Rationale: St. Louis could really use the bat and closer and they have a sense of urgency in the division this winter we haven't seen from them in at least a decade. The Cubs and Brewers have clearly been better for two seasons now and look to have a better chance at contending than the Cardinals in 2019, as well. That can't be sitting well with the "Best Fans in Baseball." 


Jeff Nelson, producer


—The Cubs will trade 2 of the following players:  Kyle Schwarber, Ian Happ, Addison Russell, Albert Almora Jr.

—The Cardinals will sign Manny Machado to play third base.

—Because of construction delays, the visitors’ clubhouse will not be ready for the home opener, forcing the Pirates to dress at their hotel and come to the ballpark in full uniform.

Mike Piff, social media manager

—Cubs sign Nick Markakis.
—Cubs sign Tyson Ross.

Eric Strobel, producer

—The Cubs 2019 saves leader is not currently on the roster.

Rationale: We saw what happened to the bullpen in Brandon Morrow's absence; it got the job done by and large, but was not longer truly feared. Deep 'pens are the norm in October now with lockdown relievers being counted on more and more. The front office knows they can't truly entrust that kind of workload to Morrow with his injury history - Theo admitted as much in his end-of-season press conference. While they probably will not make a big splash, a huge focus of the offseason will be to surround Morrow/Strop/Edwards/etc. with as many talented arms as possible. The Cubs could very well enter next season without a designated closer, but if they do, it will not be Brandon Morrow.

[Records of scene-based questions]

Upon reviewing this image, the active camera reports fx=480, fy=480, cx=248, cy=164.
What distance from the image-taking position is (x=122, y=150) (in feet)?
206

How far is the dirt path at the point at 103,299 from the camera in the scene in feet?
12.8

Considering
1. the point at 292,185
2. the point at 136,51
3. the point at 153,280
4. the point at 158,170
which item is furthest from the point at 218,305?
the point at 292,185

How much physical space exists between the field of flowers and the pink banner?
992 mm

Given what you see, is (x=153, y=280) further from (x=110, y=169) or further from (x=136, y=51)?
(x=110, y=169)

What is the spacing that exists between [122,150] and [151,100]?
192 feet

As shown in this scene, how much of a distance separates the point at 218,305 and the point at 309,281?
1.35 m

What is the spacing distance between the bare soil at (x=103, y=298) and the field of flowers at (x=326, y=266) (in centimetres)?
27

### Brief
Write out the baseball offseason predictions above word for word, in full.

### Written solution
Rationale: St. Louis could really use the bat and closer and they have a sense of urgency in the division this winter we haven't seen from them in at least a decade. The Cubs and Brewers have clearly been better for two seasons now and look to have a better chance at contending than the Cardinals in 2019, as well. That can't be sitting well with the "Best Fans in Baseball." 


Jeff Nelson, producer


—The Cubs will trade 2 of the following players:  Kyle Schwarber, Ian Happ, Addison Russell, Albert Almora Jr.

—The Cardinals will sign Manny Machado to play third base.

—Because of construction delays, the visitors’ clubhouse will not be ready for the home opener, forcing the Pirates to dress at their hotel and come to the ballpark in full uniform.

Mike Piff, social media manager

—Cubs sign Nick Markakis.
—Cubs sign Tyson Ross.

Eric Strobel, producer

—The Cubs 2019 saves leader is not currently on the roster.

Rationale: We saw what happened to the bullpen in Brandon Morrow's absence; it got the job done by and large, but was not longer truly feared. Deep 'pens are the norm in October now with lockdown relievers being counted on more and more. The front office knows they can't truly entrust that kind of workload to Morrow with his injury history - Theo admitted as much in his end-of-season press conference. While they probably will not make a big splash, a huge focus of the offseason will be to surround Morrow/Strop/Edwards/etc. with as many talented arms as possible. The Cubs could very well enter next season without a designated closer, but if they do, it will not be Brandon Morrow.